Run the test suite with:

poetry run pytest

Philosophy — test what matters, skip what doesn't:

  • Favour real logic over mocks. Write tests against actual code paths using real inputs (XML strings, Python objects, etc.). Mocking is acceptable only when the alternative is standing up an external service (HTTP, database). Never mock just to avoid thinking about the input.

  • Do not chase 100% coverage. Cover the important logic and real edge cases. Do not write tests that merely confirm that Python evaluates True == True, or that a third-party library works as documented.
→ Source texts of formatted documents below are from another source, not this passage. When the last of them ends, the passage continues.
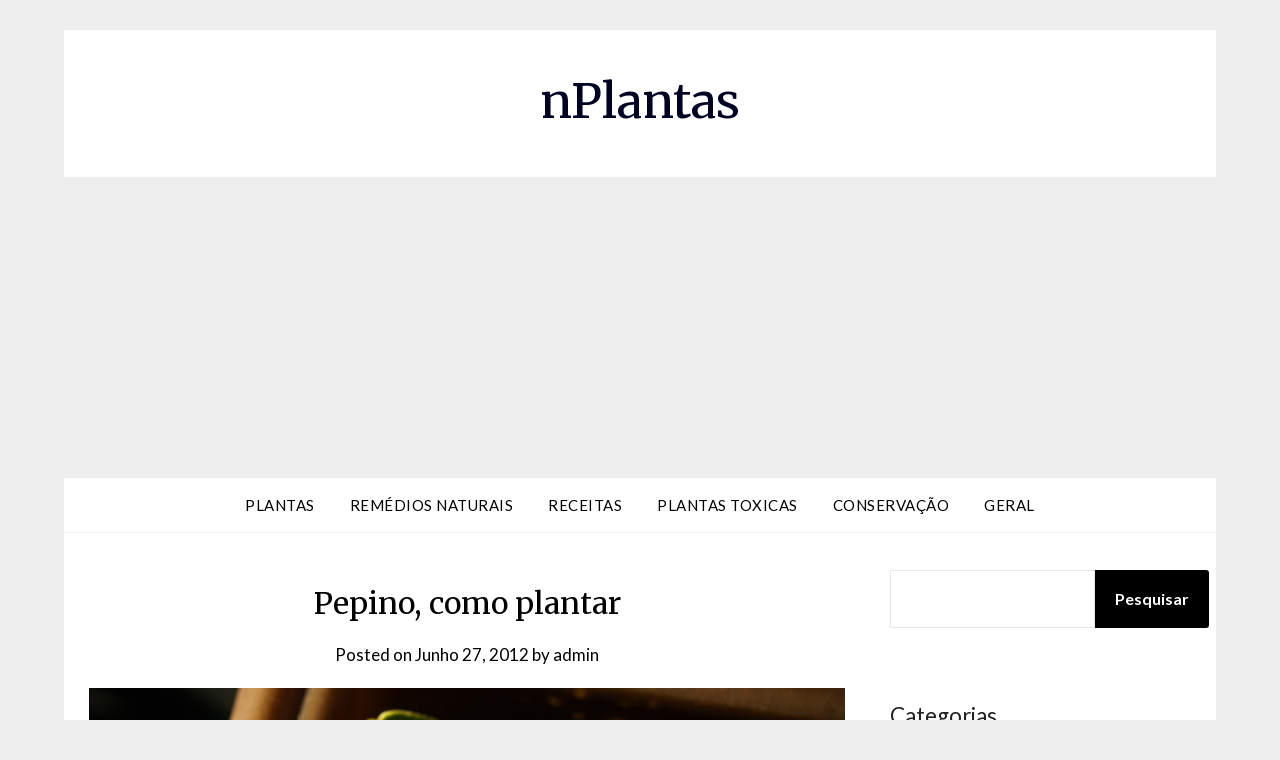

--- FILE ---
content_type: text/html; charset=utf-8
request_url: https://www.google.com/recaptcha/api2/aframe
body_size: 267
content:
<!DOCTYPE HTML><html><head><meta http-equiv="content-type" content="text/html; charset=UTF-8"></head><body><script nonce="2HO8VTdgTL2bLytvQVj0jw">/** Anti-fraud and anti-abuse applications only. See google.com/recaptcha */ try{var clients={'sodar':'https://pagead2.googlesyndication.com/pagead/sodar?'};window.addEventListener("message",function(a){try{if(a.source===window.parent){var b=JSON.parse(a.data);var c=clients[b['id']];if(c){var d=document.createElement('img');d.src=c+b['params']+'&rc='+(localStorage.getItem("rc::a")?sessionStorage.getItem("rc::b"):"");window.document.body.appendChild(d);sessionStorage.setItem("rc::e",parseInt(sessionStorage.getItem("rc::e")||0)+1);localStorage.setItem("rc::h",'1769807685579');}}}catch(b){}});window.parent.postMessage("_grecaptcha_ready", "*");}catch(b){}</script></body></html>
  • Categorise tests by what they need:

    • Pure-logic tests (no I/O): XML parsers, data transformations, string builders — test these directly, no fixtures or mocks required.
    • Integration tests (DB, HTTP): require a running PostgreSQL / WS endpoint. Mark with @pytest.mark.integration and skip by default in CI unless the service is available.
    • End-to-end tests: run the full ingestion pipeline against a staging DB.
  • Use subclassing instead of mock.patch when testing client code. Override only the transport method (_post, _request, …) in a local subclass so the rest of the client logic runs for real. This is more readable and less brittle than patching module-level names.

  • No pytest-mock / unittest.mock for internal logic. Reserve the mocker fixture for cases where subclassing is impractical (e.g. patching datetime.date.today()).

  • Test files live in tests/, named test_<module>.py. Group tests with plain functions (not classes) unless shared fixtures make classes worthwhile.